How The 360 Works
The always informative How Stuff Works site has an article today entitled How the Xbox 360 Works. From the piece: "The other interesting thing to note about the Xbox 360 CPU is that each core is capable of processing two threads simultaneously. Think of a thread as a set of instructions for a program's job. The core processes these instructions and does the heavy lifting to get the job done. A conventional processor is traditionally capable of running a single execution thread. Because the Xbox 360 cores can each handle two threads at a time, the 360 CPU is the equivalent of having six conventional processors in one machine."
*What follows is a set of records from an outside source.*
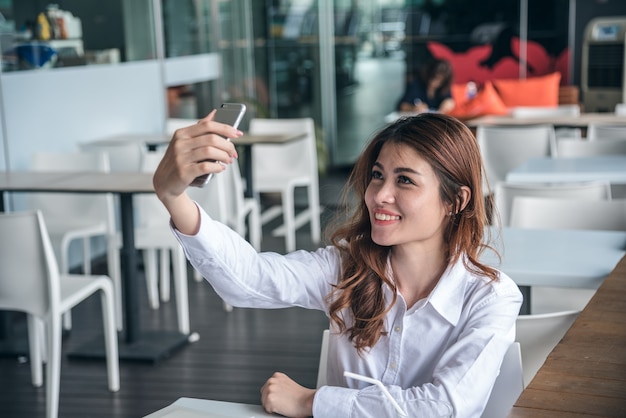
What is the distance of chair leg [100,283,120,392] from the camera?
13.0 feet

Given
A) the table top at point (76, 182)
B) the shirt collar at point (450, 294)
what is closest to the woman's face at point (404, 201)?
the shirt collar at point (450, 294)

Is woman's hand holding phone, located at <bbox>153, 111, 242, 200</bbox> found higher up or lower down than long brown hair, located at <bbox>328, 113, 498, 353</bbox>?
higher up

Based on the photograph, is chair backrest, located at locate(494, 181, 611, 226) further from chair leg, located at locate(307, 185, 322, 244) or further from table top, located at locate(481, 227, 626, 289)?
chair leg, located at locate(307, 185, 322, 244)

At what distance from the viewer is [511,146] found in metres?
6.15

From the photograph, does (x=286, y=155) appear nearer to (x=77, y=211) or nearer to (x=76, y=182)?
(x=77, y=211)

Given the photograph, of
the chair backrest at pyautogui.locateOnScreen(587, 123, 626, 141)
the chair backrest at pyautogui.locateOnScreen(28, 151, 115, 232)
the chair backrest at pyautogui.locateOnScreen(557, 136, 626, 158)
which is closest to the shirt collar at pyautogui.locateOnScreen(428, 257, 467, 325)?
the chair backrest at pyautogui.locateOnScreen(28, 151, 115, 232)

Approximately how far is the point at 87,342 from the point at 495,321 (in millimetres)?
3444

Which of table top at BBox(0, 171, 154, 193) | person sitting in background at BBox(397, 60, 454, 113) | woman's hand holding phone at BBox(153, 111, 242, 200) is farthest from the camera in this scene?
person sitting in background at BBox(397, 60, 454, 113)

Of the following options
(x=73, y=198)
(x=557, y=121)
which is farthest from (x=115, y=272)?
(x=557, y=121)

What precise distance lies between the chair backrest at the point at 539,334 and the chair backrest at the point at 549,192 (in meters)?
1.96

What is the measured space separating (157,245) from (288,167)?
8.29 ft

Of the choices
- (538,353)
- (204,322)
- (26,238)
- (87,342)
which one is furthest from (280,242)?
(538,353)

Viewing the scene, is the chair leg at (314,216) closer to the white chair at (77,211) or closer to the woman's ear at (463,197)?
the white chair at (77,211)

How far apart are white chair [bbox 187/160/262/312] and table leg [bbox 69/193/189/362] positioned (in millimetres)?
695
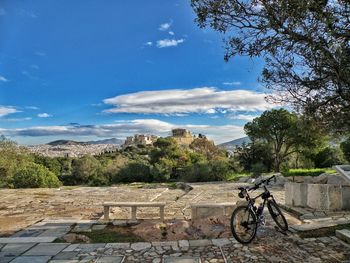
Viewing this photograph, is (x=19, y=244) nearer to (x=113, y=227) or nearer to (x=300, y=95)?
(x=113, y=227)

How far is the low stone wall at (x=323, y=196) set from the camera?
345 inches

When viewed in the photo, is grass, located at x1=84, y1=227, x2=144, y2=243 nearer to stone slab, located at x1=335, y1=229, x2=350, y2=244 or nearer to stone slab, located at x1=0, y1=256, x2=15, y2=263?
Answer: stone slab, located at x1=0, y1=256, x2=15, y2=263

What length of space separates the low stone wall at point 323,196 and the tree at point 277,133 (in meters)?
19.6

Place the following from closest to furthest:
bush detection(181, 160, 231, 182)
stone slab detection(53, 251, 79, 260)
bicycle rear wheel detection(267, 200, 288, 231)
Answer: stone slab detection(53, 251, 79, 260)
bicycle rear wheel detection(267, 200, 288, 231)
bush detection(181, 160, 231, 182)

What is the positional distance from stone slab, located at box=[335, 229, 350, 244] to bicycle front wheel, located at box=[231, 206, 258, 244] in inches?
58.8

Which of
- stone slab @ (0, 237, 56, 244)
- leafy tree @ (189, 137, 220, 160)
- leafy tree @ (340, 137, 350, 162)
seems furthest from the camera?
leafy tree @ (189, 137, 220, 160)

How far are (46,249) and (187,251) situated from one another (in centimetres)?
236

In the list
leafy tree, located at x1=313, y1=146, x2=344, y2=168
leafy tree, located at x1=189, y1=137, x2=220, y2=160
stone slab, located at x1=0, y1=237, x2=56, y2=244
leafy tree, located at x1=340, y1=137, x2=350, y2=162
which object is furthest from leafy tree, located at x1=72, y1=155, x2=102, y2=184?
stone slab, located at x1=0, y1=237, x2=56, y2=244

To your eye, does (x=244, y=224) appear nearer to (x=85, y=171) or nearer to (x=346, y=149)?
(x=346, y=149)

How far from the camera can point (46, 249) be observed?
19.3 ft

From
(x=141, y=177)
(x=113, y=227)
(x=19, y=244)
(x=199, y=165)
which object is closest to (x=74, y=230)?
(x=113, y=227)

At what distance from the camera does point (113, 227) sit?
7.74 meters

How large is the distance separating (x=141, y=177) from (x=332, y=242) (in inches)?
827

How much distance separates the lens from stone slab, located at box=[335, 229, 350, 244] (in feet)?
19.6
> Because the two threads in the chips share arithmetic and floating point units and whatnot,
> they get best case throughput of 1.3x a single threaded chip. This is according to Sony who has the same PPU on their PS3.
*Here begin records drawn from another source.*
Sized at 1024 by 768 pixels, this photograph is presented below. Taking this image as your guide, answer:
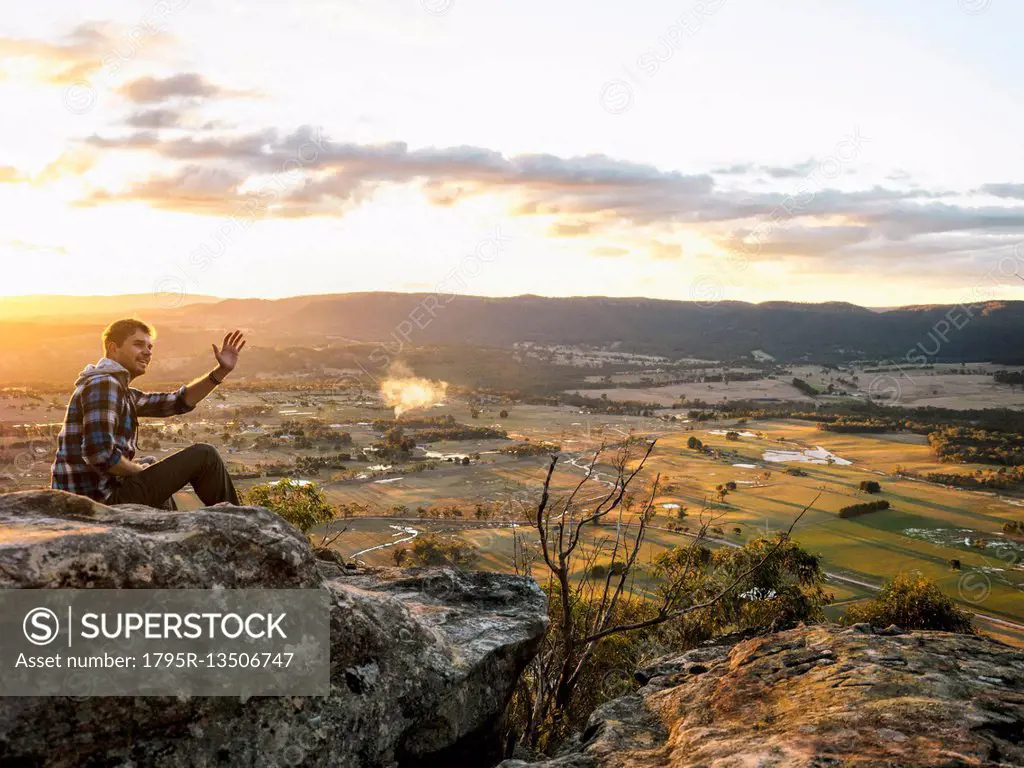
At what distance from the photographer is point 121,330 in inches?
278

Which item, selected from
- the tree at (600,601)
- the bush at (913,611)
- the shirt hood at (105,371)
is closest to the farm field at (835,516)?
the bush at (913,611)

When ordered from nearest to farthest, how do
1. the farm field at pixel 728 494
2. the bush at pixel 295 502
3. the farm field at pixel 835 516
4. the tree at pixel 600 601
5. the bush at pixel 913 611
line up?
the tree at pixel 600 601 → the bush at pixel 295 502 → the bush at pixel 913 611 → the farm field at pixel 835 516 → the farm field at pixel 728 494

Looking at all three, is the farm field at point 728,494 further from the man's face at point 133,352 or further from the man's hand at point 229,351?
the man's face at point 133,352

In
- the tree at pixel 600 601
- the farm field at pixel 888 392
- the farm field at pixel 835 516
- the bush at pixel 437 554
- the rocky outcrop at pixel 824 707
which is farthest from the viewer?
the farm field at pixel 888 392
I don't mean to be too pedantic here, but you are not correct.
The Cell PPU unit and the XBOX360 PPC unit are not the same. They are related by the fact that they are both PPC designs, but that is as far as it goes. The XBOX360 PPC has two fixed-point, two floating-point and two VMX units per core - thread switching is done on fetch stalls. The Cell PPU has two register files but only single fixed-point, floating-point and VMX units - threading is accomplished by switching between the register files. The branch prediction units are also different, and the caches, and the memory mapping. As a matter of fact, the only thing the two processors share is an instruction set and an IBM invoice.
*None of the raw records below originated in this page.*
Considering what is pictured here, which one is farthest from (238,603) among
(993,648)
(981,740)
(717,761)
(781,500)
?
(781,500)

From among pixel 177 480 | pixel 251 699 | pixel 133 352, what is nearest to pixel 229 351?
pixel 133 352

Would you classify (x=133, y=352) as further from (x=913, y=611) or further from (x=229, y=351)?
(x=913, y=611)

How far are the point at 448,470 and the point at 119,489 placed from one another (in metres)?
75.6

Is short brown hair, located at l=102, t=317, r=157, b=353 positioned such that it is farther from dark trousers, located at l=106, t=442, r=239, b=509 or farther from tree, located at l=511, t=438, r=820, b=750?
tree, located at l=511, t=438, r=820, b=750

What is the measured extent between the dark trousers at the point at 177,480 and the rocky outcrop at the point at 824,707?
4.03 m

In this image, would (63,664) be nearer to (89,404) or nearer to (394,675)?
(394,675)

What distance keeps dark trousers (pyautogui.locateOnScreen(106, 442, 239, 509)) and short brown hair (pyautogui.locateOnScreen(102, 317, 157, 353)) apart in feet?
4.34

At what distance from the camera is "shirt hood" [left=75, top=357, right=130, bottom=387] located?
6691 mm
The number you (mis-)quote originally came from a lecture in an SCEA conference. You apparently don't understand the context under which it was said, and thus why it makes no sense to discuss here - nor do you appear to understand the NDA which, if you heard this directly from SCEA, are under. Although much of the Cell design and tools are public knowledge, it is necessary to keep confidential that non-public information which you have access to if you wish to continue to have access to it.